Carvajal sonrió y tendió una de sus manos hacia mí, con la palma hacia arriba.

—Crea —me instó en el tono fastidiado y algo burlón de un viejo sacerdote mexicano que estuviese aconsejando a un jovencito atormentado que tuviese fe en la bondad de los ángeles y en la piedad de la Virgen—. Deseche sus dudas. Crea.

—No puedo. Son demasiadas contradicciones —dije, negando fieramente con la cabeza—. No sólo con respecto a las visiones acerca de Quinn. He estado viendo también mi propia muerte.

—Sí, era de esperar.

—Muchas veces. De muchas maneras distintas. Un accidente aéreo. Un suicidio. Un ataque al corazón. Ahogándome. Y más…
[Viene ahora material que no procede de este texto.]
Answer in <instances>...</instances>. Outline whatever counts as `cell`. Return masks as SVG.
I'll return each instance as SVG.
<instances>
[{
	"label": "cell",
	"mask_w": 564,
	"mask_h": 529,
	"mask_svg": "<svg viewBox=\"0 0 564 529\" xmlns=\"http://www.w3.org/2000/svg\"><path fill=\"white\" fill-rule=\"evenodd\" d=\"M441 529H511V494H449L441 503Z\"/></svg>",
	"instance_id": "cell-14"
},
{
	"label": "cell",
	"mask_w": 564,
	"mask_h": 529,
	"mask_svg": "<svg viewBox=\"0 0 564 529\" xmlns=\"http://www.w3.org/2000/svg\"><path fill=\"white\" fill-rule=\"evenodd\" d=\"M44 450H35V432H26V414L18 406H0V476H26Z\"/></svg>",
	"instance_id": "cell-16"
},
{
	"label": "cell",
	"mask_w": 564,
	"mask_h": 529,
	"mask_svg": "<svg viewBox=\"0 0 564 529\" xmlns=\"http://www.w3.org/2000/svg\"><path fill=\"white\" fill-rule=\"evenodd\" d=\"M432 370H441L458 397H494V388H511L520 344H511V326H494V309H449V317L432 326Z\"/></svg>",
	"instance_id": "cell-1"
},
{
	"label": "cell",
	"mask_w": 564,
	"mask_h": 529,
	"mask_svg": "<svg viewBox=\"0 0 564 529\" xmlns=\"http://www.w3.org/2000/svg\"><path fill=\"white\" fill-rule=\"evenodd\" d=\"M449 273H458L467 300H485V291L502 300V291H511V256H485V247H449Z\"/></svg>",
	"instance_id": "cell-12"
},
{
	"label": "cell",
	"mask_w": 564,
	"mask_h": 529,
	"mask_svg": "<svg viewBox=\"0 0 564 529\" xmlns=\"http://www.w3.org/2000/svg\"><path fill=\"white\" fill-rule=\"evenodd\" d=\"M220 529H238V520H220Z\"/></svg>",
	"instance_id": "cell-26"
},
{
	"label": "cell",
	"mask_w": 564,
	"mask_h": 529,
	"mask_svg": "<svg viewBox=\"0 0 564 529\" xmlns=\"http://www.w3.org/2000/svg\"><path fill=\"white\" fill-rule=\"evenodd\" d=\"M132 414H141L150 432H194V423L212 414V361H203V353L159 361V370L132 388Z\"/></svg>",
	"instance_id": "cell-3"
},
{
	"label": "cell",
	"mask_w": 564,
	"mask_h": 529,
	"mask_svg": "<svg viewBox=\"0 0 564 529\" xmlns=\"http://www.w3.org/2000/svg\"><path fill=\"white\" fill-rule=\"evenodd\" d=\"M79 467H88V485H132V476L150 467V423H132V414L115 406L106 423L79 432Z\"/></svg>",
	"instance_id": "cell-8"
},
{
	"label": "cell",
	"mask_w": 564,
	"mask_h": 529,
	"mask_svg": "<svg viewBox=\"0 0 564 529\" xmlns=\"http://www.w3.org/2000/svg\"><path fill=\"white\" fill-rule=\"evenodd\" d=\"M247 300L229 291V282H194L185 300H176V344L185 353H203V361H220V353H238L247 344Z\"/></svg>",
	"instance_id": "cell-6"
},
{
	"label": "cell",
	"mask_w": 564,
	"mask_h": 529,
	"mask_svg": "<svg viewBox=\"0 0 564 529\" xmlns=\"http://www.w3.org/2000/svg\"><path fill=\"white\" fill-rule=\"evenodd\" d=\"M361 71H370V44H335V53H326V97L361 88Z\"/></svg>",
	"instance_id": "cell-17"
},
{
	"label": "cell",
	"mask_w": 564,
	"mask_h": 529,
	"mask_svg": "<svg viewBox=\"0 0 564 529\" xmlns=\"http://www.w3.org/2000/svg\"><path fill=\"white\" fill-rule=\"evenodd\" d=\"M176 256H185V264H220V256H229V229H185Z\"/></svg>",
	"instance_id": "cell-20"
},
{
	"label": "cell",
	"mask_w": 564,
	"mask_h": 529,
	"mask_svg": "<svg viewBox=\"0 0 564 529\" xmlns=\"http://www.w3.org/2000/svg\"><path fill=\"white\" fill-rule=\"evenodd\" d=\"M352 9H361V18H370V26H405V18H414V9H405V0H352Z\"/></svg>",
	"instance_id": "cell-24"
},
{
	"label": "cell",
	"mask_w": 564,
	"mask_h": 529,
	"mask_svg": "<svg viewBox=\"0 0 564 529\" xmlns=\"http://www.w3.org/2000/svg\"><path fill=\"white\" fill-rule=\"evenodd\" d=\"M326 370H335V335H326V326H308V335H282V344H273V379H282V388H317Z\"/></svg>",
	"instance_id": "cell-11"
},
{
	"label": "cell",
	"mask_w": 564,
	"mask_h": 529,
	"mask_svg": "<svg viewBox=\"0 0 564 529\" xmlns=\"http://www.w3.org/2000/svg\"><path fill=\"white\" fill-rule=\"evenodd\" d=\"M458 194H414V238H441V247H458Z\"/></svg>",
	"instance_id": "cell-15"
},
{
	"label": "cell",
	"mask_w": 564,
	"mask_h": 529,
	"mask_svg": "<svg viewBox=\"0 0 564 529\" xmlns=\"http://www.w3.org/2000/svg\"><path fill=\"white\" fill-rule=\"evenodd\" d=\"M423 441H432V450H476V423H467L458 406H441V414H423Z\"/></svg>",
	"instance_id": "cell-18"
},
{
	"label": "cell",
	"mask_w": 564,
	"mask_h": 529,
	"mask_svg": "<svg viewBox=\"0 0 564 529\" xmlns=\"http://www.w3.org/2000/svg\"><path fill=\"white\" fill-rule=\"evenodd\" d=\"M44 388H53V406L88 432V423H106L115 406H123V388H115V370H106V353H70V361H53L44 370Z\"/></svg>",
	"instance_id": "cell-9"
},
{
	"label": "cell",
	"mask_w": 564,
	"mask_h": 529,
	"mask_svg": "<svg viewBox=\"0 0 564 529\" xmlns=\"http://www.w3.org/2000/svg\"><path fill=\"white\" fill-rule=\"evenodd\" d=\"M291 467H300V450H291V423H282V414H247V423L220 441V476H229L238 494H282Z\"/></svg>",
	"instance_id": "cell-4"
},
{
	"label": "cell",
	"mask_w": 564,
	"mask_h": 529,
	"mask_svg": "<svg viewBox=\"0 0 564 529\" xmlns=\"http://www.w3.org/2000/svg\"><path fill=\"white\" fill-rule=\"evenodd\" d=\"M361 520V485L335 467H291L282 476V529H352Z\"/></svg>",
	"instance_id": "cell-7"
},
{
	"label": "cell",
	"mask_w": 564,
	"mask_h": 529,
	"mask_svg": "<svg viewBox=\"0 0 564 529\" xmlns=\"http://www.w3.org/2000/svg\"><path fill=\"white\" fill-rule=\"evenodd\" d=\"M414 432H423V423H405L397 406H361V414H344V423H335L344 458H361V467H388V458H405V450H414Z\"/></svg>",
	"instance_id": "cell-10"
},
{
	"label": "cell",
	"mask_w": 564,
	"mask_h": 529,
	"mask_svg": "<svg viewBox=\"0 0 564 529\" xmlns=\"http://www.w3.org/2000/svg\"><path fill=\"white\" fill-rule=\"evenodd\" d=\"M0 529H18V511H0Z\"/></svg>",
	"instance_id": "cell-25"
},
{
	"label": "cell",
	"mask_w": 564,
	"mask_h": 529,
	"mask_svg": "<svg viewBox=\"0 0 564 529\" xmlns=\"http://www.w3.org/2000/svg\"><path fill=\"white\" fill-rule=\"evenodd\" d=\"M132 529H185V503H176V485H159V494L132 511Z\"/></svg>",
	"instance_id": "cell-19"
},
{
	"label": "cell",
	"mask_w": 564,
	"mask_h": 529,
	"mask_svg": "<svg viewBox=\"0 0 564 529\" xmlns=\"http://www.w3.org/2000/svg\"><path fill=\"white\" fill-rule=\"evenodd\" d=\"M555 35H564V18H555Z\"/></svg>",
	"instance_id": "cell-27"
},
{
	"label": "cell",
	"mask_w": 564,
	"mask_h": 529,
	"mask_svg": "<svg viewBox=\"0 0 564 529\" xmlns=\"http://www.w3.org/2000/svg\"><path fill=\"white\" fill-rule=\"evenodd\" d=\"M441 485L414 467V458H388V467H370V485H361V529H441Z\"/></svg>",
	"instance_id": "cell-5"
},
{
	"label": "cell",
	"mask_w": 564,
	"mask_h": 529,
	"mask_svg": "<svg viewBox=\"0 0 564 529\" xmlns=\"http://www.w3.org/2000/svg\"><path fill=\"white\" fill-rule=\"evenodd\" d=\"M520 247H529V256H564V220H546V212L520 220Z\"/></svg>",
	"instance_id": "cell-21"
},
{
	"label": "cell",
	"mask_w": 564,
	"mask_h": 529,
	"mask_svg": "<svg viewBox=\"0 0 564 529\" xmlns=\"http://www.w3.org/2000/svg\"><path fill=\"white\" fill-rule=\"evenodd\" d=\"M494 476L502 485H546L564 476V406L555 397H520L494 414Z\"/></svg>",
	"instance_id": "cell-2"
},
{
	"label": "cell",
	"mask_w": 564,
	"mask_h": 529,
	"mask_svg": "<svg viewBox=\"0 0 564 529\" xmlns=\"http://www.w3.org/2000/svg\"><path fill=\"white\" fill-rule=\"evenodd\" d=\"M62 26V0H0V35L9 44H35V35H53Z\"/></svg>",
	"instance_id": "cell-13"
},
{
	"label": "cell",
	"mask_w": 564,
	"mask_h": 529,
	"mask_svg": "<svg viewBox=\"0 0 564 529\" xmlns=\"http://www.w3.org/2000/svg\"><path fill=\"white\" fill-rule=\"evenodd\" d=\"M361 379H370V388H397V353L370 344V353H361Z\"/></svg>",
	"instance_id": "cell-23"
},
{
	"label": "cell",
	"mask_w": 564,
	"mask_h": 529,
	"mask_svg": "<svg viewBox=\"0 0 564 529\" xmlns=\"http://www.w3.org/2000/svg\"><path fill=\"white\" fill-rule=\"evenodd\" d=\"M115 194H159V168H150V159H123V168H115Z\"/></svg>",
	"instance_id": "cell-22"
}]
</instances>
—Y lo encuentra extraño, ¿no?

—¿Extraño? Lo encuentro absurdo. ¿Cuál de esas muertes es la real?

—Todas ellas lo son.

—¡Eso es una locura!

—Lew, existen muchos niveles de realidad.

—No pueden ser todas reales. Eso contradice cuanto me ha venido usted contando acerca de un futuro fijo e inalterable.

—Hay un futuro que es el que debe ocurrir —dijo Carvajal—. Y hay otros muchos que no. En las primeras etapas de visión, la mente está como desenfocada y la realidad se ve contaminada por alucinaciones, el espíritu se ve bombardeado por datos externos y fuera de lugar.

—Pero…

—Quizá es que existen muchas líneas de tiempo —continuó Carvajal—. Una verdadera y otras muchas que no son sino líneas potenciales, abortivas; líneas que tienen su existencia sólo en las desdibujadas fronteras de la probabilidad. Algunas veces, las informaciones procedentes de estas líneas de tiempo se agolpan en la mente de uno si ésta resulta ya lo suficientemente abierta, lo suficientemente vulnerable. Yo también he experimentado cosas así.